··· RECORDS TO USE

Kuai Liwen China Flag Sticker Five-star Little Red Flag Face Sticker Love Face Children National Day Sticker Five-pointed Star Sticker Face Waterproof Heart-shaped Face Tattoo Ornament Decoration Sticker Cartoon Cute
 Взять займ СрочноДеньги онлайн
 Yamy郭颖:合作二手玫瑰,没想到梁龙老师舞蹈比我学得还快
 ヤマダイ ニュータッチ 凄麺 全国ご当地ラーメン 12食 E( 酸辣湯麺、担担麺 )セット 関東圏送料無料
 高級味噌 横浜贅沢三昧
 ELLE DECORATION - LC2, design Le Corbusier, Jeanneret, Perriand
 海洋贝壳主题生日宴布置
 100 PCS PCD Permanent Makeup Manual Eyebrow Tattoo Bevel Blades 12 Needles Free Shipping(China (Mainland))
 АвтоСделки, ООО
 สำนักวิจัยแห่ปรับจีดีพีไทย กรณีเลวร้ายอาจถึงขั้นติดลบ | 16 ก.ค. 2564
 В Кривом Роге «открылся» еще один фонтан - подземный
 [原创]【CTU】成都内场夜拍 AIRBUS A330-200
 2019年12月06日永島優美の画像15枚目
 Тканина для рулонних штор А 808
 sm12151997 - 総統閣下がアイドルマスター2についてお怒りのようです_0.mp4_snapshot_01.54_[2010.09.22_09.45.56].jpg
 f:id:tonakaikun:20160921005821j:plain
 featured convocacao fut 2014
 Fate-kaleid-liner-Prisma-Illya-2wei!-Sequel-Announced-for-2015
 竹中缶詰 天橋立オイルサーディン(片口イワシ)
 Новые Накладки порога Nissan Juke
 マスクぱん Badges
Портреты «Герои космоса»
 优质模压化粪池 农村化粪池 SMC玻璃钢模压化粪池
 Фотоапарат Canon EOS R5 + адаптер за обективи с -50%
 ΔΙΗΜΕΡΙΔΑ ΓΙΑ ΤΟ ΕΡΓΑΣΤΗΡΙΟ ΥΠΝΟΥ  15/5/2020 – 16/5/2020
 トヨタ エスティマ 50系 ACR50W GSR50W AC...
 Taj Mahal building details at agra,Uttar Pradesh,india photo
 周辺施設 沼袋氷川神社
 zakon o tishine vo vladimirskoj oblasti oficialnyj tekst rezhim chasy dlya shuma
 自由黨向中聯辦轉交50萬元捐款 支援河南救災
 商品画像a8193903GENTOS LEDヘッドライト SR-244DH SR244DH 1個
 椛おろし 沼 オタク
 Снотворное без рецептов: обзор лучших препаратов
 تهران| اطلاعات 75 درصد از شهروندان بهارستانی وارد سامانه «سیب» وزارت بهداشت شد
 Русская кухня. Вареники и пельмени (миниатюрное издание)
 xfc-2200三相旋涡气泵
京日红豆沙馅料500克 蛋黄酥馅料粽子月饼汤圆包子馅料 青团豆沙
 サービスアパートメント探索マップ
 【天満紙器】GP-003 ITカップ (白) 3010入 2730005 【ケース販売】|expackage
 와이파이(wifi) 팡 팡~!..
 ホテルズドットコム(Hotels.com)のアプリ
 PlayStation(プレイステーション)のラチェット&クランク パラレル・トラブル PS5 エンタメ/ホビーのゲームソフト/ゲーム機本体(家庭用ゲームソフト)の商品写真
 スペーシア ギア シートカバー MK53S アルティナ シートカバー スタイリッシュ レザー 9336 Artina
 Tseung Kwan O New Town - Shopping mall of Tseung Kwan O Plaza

······

• [WHAT IS BEING ASKED]:
Restate word for word the lines above, beginning at the first one and ending at the line that carries "Yamy郭颖:合作二手玫瑰,没想到梁龙老师舞蹈比我学得还快".

• [THE COMPLETED TASK]:
Kuai Liwen China Flag Sticker Five-star Little Red Flag Face Sticker Love Face Children National Day Sticker Five-pointed Star Sticker Face Waterproof Heart-shaped Face Tattoo Ornament Decoration Sticker Cartoon Cute
 Взять займ СрочноДеньги онлайн
 Yamy郭颖:合作二手玫瑰,没想到梁龙老师舞蹈比我学得还快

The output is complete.